Australian Prime Minister Scott Morrison. (Archives)



Prime Minister Scott Morrison has embraced Communist China's idea of the so-called one-China concerning Taiwan.

In a surprising move, Mr. Morrison appeared to drift away from the traditional Australian position on Taiwan akin to the US view. Both countries shared the position of the strategic ambiguity, a non-disclosure of whether the country would intervene had China would invade the island.

Prime Minister has reaffirmed remarks made May 6 in which he said Australia followed a one country, two systems approach to Taiwan - a governing system used in Hong Kong that's widely unpopular in Taipei. Asked by SBS News on Wednesday last week whether he had made a mistake, Morrison repeated the assertion.
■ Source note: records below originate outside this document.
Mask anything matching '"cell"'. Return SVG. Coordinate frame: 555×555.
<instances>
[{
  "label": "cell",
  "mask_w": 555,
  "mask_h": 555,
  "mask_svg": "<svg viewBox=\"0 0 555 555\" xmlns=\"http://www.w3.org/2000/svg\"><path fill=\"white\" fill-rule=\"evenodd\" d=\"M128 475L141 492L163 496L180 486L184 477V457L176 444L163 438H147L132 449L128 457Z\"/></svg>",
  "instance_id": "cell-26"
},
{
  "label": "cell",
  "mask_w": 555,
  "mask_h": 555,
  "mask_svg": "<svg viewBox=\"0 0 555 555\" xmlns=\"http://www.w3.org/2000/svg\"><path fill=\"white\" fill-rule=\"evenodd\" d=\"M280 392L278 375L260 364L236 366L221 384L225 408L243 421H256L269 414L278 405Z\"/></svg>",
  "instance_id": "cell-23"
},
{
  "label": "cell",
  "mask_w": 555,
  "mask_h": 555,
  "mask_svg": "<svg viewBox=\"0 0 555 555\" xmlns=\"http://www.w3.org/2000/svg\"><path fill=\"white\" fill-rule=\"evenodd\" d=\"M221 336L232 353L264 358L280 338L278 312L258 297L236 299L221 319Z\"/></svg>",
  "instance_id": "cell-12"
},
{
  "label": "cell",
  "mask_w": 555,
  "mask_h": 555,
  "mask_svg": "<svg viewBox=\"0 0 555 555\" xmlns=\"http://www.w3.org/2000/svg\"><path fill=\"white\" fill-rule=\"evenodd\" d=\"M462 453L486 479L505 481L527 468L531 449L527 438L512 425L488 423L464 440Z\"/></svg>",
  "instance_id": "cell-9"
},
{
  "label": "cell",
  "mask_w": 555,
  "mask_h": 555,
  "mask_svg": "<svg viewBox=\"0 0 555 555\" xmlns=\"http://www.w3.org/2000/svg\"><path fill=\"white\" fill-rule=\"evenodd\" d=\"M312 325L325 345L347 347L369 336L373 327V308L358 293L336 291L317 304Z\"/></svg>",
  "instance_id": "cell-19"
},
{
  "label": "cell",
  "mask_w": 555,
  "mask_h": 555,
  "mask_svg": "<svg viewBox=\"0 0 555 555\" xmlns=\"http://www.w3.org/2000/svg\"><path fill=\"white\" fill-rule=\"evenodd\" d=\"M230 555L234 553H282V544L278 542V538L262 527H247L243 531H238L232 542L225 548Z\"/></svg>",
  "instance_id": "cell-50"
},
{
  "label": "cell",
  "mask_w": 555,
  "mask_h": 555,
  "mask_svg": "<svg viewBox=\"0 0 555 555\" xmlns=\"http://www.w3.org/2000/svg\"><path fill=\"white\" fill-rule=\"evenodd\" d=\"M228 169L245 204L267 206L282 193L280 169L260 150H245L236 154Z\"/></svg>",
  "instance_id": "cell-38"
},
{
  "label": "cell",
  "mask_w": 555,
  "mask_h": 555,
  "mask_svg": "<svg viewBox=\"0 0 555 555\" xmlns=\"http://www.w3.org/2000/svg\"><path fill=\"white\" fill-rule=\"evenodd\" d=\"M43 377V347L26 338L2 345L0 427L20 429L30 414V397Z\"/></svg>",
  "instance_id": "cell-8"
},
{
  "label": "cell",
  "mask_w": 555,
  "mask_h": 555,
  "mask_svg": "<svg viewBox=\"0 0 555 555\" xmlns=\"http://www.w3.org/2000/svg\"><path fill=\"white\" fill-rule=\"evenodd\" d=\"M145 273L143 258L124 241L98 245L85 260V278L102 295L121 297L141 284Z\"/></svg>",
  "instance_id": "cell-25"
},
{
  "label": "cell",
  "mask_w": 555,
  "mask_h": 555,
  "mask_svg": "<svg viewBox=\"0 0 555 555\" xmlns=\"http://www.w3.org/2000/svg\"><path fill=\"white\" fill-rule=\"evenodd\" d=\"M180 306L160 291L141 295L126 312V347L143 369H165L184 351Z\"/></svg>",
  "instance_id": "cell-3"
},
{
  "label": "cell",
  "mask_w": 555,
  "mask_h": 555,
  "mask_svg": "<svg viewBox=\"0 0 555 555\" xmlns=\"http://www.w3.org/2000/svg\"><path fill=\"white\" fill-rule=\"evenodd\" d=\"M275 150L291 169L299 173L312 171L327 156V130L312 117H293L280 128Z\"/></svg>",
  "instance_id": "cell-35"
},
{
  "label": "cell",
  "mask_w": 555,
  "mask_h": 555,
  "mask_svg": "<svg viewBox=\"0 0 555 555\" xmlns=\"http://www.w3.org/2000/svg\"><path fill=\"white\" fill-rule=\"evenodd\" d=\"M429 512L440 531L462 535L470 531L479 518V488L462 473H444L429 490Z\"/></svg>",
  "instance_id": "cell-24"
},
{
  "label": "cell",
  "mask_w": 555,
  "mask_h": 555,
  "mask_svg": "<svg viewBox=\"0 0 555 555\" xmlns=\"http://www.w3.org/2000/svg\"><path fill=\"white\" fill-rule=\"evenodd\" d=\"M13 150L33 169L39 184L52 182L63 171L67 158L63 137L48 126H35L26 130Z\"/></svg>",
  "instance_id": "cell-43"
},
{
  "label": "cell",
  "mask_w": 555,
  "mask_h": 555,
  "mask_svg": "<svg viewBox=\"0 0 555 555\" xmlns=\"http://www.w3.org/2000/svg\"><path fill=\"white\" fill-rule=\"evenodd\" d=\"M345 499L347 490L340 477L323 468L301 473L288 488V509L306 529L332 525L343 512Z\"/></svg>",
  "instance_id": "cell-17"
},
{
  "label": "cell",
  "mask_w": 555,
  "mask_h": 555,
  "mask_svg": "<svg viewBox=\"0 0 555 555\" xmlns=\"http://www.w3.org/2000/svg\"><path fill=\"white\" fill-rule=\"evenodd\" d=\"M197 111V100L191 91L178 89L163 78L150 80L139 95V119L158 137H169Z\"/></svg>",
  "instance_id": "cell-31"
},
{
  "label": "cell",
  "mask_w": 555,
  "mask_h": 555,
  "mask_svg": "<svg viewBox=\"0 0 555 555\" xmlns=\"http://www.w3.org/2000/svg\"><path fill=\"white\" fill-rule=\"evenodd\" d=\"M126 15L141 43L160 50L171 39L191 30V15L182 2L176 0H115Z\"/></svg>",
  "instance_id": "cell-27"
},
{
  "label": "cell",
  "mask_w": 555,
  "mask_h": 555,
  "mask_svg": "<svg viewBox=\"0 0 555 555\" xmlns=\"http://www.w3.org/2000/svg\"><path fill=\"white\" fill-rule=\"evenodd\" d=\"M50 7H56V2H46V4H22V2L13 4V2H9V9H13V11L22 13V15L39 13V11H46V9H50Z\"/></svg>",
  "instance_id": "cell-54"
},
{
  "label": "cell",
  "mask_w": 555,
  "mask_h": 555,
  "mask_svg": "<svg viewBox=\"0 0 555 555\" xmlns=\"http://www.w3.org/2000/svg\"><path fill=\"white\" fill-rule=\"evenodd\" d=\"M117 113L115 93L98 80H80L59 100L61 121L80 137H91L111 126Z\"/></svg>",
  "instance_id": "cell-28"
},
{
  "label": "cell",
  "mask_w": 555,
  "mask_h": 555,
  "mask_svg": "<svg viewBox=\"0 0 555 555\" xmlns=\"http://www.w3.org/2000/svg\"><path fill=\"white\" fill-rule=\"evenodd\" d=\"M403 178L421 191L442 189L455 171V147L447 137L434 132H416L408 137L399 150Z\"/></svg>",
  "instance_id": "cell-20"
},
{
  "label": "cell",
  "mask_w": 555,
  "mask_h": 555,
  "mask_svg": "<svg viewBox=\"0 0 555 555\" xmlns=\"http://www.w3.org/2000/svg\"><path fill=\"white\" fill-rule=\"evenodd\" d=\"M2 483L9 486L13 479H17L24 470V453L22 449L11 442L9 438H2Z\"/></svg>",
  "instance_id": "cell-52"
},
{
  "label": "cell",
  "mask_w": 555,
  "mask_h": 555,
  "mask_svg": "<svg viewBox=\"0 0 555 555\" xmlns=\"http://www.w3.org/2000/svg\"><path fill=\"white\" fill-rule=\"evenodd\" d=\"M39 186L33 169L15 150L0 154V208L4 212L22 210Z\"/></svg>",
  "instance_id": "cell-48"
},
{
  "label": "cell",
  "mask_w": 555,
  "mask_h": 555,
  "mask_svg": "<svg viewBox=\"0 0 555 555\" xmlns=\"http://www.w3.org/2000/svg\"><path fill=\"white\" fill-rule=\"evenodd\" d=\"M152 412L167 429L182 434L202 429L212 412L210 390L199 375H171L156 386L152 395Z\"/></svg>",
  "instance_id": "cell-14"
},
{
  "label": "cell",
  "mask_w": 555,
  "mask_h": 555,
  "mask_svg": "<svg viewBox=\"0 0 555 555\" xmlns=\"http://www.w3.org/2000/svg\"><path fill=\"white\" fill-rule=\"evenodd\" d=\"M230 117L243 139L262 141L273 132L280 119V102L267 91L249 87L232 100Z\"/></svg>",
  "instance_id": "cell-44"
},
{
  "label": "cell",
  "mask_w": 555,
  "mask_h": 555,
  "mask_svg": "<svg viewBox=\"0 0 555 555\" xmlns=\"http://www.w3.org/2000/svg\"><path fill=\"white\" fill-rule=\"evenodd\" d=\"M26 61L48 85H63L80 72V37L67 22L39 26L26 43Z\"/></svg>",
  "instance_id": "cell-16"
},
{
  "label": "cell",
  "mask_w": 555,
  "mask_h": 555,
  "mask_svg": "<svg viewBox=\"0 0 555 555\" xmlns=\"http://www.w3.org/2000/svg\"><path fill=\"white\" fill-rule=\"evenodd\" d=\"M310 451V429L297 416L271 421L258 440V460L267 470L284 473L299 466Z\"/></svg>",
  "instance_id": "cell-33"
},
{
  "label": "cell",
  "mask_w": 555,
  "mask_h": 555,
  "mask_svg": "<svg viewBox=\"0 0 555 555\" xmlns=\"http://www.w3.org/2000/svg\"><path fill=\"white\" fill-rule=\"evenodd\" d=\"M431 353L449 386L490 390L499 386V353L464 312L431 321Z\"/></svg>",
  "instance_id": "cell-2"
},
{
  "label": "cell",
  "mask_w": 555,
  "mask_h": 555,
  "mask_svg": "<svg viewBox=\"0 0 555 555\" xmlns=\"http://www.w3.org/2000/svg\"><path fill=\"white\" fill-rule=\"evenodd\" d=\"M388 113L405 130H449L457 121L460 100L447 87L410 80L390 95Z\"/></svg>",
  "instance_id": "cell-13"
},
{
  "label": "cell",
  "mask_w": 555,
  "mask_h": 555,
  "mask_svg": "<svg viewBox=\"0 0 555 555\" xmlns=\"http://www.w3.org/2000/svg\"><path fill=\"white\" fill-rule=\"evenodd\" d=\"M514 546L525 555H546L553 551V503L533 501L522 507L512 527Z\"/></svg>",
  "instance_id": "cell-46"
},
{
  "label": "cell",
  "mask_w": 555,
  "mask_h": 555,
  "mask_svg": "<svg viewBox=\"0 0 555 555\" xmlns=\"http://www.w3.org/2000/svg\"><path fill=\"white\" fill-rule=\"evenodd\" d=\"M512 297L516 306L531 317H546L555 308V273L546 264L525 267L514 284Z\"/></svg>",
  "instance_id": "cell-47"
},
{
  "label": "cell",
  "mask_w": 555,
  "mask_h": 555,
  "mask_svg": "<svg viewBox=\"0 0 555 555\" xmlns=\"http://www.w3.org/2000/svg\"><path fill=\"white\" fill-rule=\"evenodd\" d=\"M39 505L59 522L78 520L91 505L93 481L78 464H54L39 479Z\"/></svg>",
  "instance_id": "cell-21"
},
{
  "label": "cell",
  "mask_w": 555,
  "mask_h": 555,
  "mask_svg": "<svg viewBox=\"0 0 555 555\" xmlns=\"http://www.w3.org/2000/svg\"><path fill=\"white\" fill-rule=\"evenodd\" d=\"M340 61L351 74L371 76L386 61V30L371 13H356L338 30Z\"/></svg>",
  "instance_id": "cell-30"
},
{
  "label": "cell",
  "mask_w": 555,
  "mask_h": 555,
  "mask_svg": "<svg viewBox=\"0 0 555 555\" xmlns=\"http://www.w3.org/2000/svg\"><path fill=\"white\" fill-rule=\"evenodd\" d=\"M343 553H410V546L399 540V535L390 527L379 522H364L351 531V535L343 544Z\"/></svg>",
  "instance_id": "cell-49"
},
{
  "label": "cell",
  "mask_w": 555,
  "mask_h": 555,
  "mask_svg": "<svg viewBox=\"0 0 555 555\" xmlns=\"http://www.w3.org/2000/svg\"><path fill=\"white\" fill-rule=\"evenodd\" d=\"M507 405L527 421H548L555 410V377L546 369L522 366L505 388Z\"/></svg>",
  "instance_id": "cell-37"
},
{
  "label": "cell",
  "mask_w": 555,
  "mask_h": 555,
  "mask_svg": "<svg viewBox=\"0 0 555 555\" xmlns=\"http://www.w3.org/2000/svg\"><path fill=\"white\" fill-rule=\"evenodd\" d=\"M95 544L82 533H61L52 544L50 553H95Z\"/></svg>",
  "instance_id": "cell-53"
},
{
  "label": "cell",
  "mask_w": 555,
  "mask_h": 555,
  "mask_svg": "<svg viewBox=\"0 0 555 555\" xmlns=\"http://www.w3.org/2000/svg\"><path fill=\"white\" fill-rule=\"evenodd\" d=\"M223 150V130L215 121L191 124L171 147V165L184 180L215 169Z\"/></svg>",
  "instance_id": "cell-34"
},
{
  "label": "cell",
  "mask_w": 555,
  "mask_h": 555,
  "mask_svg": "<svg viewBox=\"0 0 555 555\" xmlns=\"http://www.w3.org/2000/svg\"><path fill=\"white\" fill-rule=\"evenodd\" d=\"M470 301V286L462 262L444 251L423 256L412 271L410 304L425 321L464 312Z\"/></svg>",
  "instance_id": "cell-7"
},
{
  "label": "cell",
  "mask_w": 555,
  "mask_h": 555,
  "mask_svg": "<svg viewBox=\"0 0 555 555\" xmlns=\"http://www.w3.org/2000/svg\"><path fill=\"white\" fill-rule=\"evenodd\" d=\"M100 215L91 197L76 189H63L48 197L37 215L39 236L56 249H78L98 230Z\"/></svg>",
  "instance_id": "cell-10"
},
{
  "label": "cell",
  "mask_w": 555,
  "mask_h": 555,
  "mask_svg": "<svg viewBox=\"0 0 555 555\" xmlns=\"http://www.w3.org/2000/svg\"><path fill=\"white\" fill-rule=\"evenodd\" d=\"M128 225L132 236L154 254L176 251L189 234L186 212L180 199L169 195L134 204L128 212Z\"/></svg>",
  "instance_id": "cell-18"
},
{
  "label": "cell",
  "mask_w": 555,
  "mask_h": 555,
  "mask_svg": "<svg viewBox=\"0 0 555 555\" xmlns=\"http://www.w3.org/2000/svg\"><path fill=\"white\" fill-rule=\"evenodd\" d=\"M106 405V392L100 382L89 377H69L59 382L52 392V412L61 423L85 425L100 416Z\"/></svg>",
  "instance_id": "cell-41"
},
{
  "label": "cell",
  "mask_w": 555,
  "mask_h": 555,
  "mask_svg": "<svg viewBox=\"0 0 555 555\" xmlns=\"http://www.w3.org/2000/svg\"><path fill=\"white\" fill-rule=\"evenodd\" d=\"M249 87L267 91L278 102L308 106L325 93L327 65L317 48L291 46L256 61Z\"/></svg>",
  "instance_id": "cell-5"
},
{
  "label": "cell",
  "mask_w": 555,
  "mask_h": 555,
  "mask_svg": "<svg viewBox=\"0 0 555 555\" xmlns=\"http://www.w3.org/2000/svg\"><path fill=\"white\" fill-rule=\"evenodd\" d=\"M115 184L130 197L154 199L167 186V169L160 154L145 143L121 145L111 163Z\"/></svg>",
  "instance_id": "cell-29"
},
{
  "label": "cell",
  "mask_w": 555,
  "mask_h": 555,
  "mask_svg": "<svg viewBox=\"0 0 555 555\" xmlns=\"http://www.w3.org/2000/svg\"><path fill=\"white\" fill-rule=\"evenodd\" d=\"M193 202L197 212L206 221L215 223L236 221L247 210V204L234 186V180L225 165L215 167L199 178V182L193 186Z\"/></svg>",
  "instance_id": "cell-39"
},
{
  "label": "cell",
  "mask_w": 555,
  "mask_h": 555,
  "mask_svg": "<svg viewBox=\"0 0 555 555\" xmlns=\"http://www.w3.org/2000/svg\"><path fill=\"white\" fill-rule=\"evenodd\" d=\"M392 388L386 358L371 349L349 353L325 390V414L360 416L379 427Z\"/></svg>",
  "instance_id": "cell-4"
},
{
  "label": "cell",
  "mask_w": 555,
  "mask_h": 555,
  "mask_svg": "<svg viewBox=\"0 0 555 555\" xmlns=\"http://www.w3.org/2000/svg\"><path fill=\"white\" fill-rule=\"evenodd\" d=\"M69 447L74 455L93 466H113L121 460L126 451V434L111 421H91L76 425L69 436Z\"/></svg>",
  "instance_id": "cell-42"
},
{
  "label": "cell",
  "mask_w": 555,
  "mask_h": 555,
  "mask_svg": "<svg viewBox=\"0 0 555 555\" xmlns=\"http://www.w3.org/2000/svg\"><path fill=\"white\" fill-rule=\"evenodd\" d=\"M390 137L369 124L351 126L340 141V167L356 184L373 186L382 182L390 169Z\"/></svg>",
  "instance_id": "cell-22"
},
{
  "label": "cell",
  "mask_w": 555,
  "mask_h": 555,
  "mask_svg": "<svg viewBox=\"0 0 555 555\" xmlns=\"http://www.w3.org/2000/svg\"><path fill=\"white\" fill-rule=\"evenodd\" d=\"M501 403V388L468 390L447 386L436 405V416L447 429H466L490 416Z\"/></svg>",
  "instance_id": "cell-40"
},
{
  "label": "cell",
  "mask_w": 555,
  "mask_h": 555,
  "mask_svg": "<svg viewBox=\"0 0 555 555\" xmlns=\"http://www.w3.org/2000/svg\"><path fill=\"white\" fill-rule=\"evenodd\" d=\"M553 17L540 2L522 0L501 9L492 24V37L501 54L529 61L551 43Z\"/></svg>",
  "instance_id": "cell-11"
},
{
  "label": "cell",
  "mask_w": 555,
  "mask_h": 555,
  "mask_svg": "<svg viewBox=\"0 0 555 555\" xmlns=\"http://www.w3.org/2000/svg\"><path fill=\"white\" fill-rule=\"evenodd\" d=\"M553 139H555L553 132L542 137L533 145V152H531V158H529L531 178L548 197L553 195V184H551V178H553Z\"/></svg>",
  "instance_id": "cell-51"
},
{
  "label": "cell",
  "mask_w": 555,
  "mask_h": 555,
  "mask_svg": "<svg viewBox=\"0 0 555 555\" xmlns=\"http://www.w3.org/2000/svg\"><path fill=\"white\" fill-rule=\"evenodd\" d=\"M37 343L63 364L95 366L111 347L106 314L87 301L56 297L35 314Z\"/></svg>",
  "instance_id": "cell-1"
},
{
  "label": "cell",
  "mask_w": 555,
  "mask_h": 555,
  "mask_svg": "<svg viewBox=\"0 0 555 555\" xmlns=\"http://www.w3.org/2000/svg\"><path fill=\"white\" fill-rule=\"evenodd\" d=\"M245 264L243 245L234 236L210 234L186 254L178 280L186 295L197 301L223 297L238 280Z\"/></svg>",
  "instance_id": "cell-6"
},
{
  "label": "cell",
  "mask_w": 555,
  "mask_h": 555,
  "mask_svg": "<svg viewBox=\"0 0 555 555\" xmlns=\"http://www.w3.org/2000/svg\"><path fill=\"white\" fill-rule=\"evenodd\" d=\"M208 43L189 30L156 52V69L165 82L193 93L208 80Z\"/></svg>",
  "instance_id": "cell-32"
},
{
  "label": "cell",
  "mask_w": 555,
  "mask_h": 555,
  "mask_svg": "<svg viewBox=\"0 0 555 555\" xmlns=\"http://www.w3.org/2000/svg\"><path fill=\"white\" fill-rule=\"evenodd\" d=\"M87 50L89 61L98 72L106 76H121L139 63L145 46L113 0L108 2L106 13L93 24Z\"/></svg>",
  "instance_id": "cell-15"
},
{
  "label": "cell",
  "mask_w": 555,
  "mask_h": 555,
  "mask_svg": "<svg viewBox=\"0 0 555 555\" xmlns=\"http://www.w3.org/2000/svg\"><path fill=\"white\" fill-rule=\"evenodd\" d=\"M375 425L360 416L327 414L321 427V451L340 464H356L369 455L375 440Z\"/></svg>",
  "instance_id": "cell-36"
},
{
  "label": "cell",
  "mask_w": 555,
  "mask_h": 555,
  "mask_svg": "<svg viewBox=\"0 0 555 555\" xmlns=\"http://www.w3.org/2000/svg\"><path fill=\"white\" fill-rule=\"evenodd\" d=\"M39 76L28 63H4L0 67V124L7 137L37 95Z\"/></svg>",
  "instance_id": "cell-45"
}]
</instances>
What we know is that we have a situation with China where we have recognised - we have recognised - how they see these relationships within the region, and particularly in relation to Taiwan, formerly Hong Kong and things of that nature, Mr. Morrison told SBS.

And so Australia understands that and that's always been the basis of our policies, he emphasised.

Mr. Morrison's remarks shocked defence specialists in the United States who wondered whether pro-Chinese Australian oligarchs are reasserting their influence on the ruling party in the election year. But no one has doubts that such a statement will not be unnoticed by the strategic allies of Taiwan.